Sequenciamento de DNA para as massas

Calma, não estamos falando de mapear o DNA do macarrão, mas graças ao OpenPCR, se você quiser, até consegue. É só achar um recém-tirado do pé. Antes seria impossível. Antes de 1983, pela técnica de Reação em Cadeia de Polimerase ter sido inventada. Depois de 1983, pelo custo dos equipamentos envolvidos.

A técnica, como toda idéia genial é simples de entender, embora lide com moléculas minúsculas, as próprias letras do Alfabeto do Livro da Vida.

Desenvolvida pelo bioquímico Kary Mullis, a Reação em Cadeia de Polimerase, ou em inglês PCR rendeu um merecido Nobel ao cientista, que por sorte só endoidou por efeito retardado das doses industriais de LSD que consumiu na faculdade depois da invenção do PCR.

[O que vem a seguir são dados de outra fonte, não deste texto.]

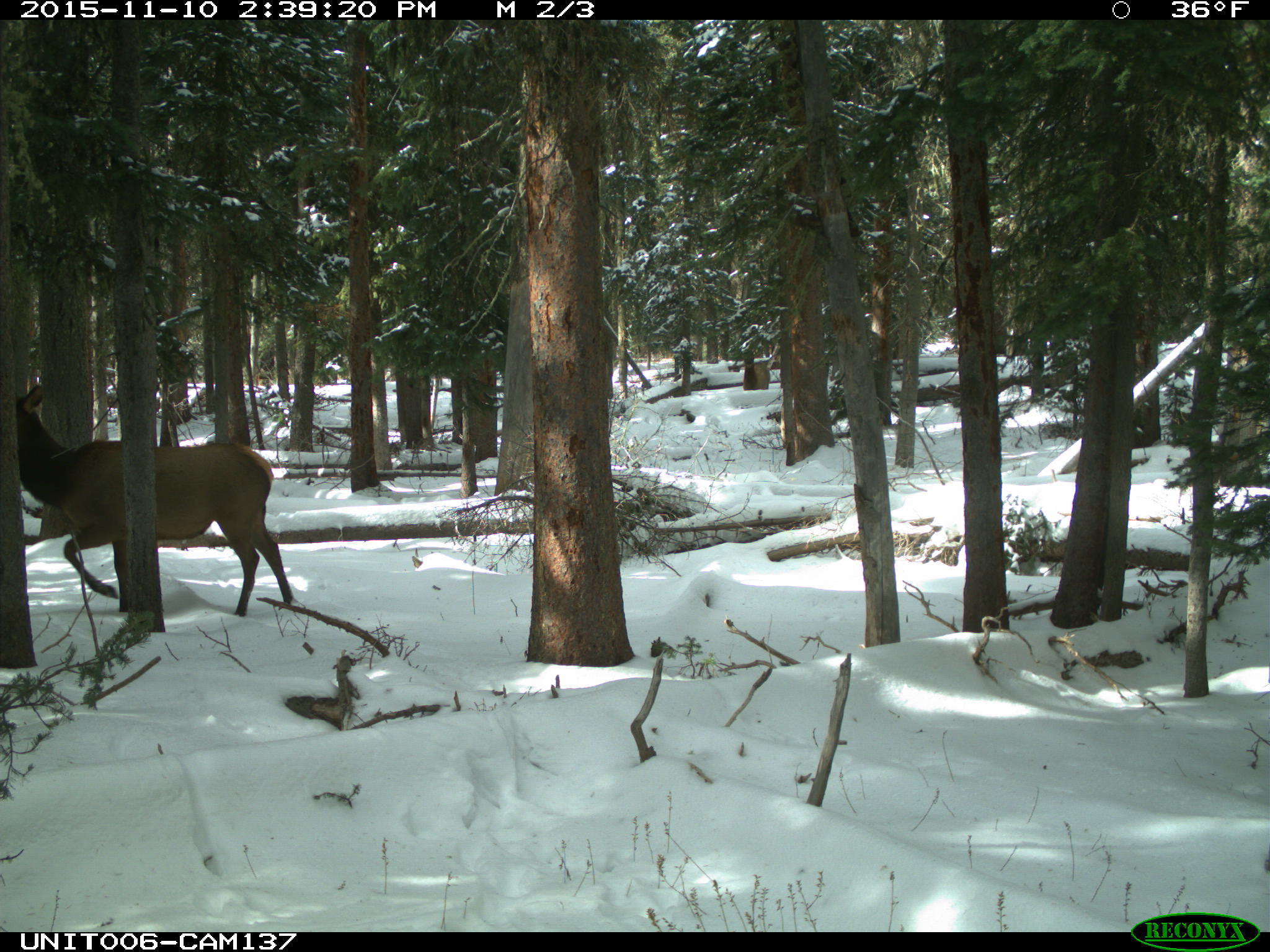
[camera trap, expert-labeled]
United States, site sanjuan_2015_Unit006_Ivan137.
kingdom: Animalia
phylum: Chordata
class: Mammalia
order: Artiodactyla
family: Cervidae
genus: Cervus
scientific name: Cervus elaphus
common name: red deer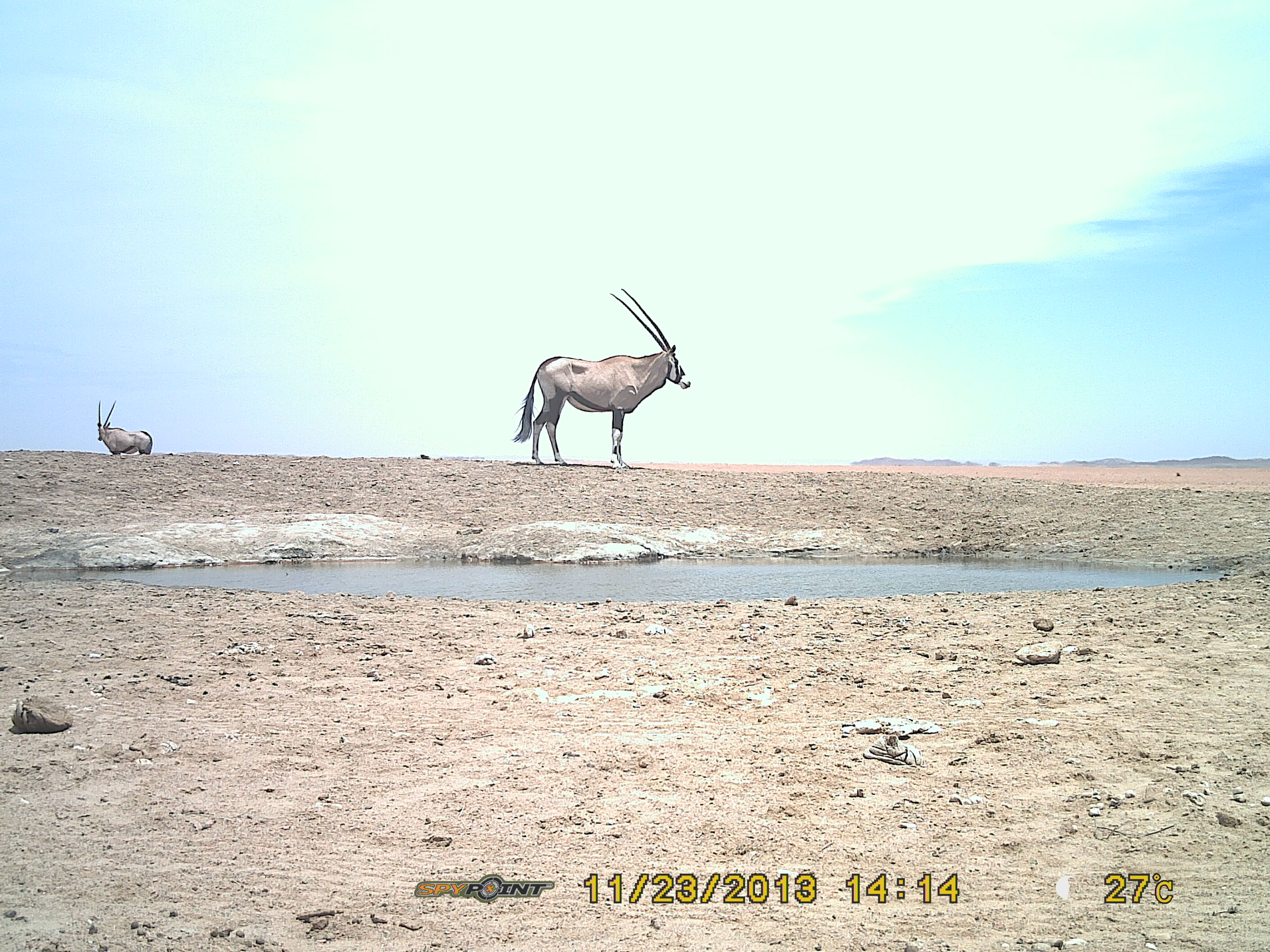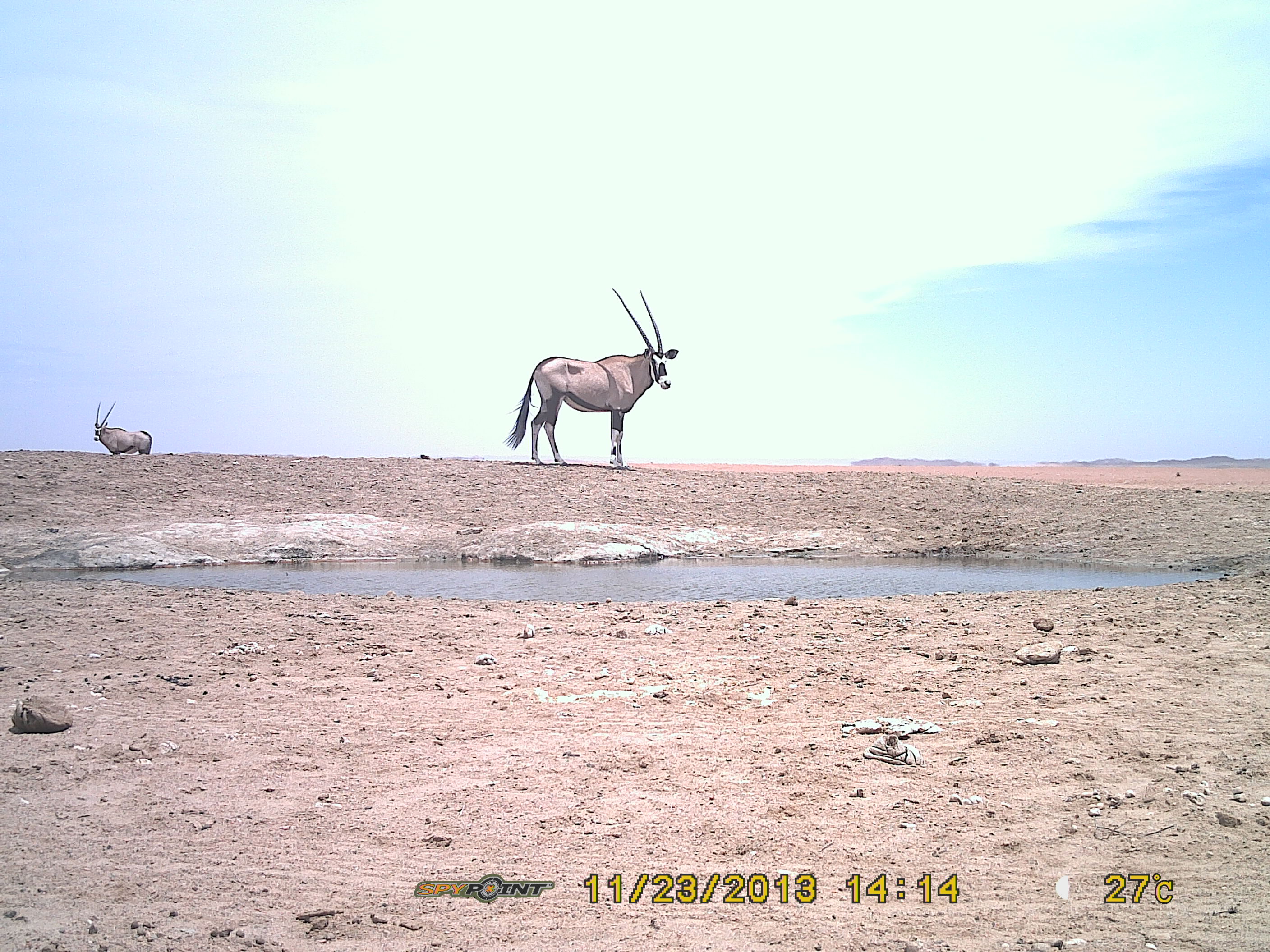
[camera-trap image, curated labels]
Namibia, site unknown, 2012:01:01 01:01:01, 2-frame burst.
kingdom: Animalia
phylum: Chordata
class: Mammalia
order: Artiodactyla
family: Bovidae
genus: Oryx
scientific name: Oryx gazella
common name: gemsbok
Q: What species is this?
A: Oryx gazella (gemsbok).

A necessidade do PCR vem da dificuldade de lidar com fragmentos de DNA. Não dá para investigar uma molécula isolada, precisamos de bilhões, mas multiplicar fragmentos de DNA fora da célula não era tão simples. Até a idéia de Mullis.

 

A PCR ocorre em 3 fases principais:

1a FASE: Desnaturação

O objetivo é criar bilhões de cópias de um gene, que nada mais é que uma sequência de pares nucléicos em uma molécula de DNA. Graças ao Projeto Genoma sabemos onde cada gene se localiza. Sabemos inclusive as sequências de DNA que definem os limites entre esses genes. Precisamos então apenas localizar esses pontos e desprezar o DNA em volta.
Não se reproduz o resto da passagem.